(二)この世界ごと愛したい



るうはお元気だろうか。


アレンデールの守りの要を丸投げしてしまって、少し申し訳ないと思っています。




「ほな、そいつがお嬢の相手最有力候補か。」


「いや…あー、わかんない。」



るうとはもう…と思ったけど。


この先のことなんて、私にも分からん。ハルに勝てればもしかするかもしれない。




「従者やのに主人に惚れたりすんねんな。
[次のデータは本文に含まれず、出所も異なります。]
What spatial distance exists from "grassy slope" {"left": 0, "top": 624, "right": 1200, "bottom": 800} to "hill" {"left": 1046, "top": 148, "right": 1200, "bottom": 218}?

」


「想像してるような従者じゃない…かも。るうはちょっと…うん。たまにしか可愛くないし。小言ばっかりだし。」


「相手がコレならしゃあないんか。」


「コレって…。」



扱い雑だな。


けど、これが年の功なのか。私に気まずさを感じさせないおーちゃんの立ち振る舞いは凄い。


根掘り葉掘り質問はされるが。




「さて、ぼちぼちかけっ子するか。」


「走れるかなー。」


「とりあえず俺捕まえたらお嬢の勝ちな。」


「それ永遠に無理じゃない!?」



ハードル高すぎない!?


おーちゃん今無敵スピードなんでしょ!?




「よーいどん。」



そう聞こえた時には、目の前からおーちゃんが消えていた。